TASK STATEMENT
An exact transcription of every record is needed.

MATERIAL SHOWN
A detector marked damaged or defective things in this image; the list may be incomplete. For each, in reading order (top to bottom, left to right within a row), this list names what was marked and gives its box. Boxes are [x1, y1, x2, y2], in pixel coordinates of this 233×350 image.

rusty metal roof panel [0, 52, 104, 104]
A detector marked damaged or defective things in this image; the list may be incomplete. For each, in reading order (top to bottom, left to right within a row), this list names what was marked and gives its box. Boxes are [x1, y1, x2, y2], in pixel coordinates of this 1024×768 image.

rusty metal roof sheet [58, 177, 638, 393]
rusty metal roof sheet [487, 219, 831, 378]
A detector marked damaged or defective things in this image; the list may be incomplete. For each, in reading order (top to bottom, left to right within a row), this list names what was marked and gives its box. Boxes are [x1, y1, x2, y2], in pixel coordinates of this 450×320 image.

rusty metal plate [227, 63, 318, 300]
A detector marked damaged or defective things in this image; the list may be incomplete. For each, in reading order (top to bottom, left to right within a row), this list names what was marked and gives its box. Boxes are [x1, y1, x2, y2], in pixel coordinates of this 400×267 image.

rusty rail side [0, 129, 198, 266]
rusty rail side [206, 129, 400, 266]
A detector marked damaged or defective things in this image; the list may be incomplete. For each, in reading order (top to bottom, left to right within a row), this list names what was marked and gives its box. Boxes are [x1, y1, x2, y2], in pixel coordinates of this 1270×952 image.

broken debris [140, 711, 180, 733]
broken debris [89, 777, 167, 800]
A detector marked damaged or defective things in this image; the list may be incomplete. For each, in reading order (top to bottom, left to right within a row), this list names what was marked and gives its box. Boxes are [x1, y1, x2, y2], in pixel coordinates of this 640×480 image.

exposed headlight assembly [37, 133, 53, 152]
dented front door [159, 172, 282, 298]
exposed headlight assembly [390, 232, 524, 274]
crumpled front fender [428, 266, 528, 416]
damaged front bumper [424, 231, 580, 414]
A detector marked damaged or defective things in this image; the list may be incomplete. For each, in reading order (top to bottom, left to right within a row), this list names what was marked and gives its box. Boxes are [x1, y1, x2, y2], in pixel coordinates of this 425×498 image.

EXPECTED ANSWER
A detector marked damaged or defective things in this image; the list may be incomplete. For each, in reading order (top to bottom, left to right within a row), this list names what was marked and gives its box. Boxes are [x1, y1, x2, y2], in pixel coordinates of this 233×350 image.

rusty metal roof panel [0, 52, 104, 104]
A detector marked damaged or defective things in this image; the list may be incomplete. For each, in reading order (top to bottom, left to right within a row), this list names what was marked and gives its box. Boxes are [x1, y1, x2, y2], in pixel coordinates of this 1024×768 image.

rusty metal roof sheet [58, 177, 638, 393]
rusty metal roof sheet [487, 219, 831, 378]
A detector marked damaged or defective things in this image; the list may be incomplete. For each, in reading order (top to bottom, left to right within a row), this list names what was marked and gives its box. Boxes are [x1, y1, x2, y2], in pixel coordinates of this 450×320 image.

rusty metal plate [227, 63, 318, 300]
A detector marked damaged or defective things in this image; the list may be incomplete. For each, in reading order (top to bottom, left to right within a row), this list names what was marked and gives its box. Boxes are [x1, y1, x2, y2], in pixel coordinates of this 400×267 image.

rusty rail side [0, 129, 198, 266]
rusty rail side [206, 129, 400, 266]
A detector marked damaged or defective things in this image; the list may be incomplete. For each, in reading order (top to bottom, left to right within a row), this list names what was marked and gives its box. Boxes are [x1, y1, x2, y2], in pixel coordinates of this 1270×952 image.

broken debris [140, 711, 180, 733]
broken debris [89, 777, 167, 800]
A detector marked damaged or defective things in this image; the list may be incomplete. For each, in reading order (top to bottom, left to right within a row), this list names what was marked and gives its box. Boxes are [x1, y1, x2, y2], in pixel coordinates of this 640×480 image.

exposed headlight assembly [37, 133, 53, 152]
dented front door [159, 172, 282, 298]
exposed headlight assembly [390, 232, 524, 274]
crumpled front fender [428, 266, 528, 416]
damaged front bumper [424, 231, 580, 414]
A detector marked damaged or defective things in this image; the list may be incomplete. For each, in reading order (top to bottom, left to right within a row), this list names what was marked and gives its box. Boxes are [x1, y1, x2, y2], in pixel coordinates of this 425×498 image.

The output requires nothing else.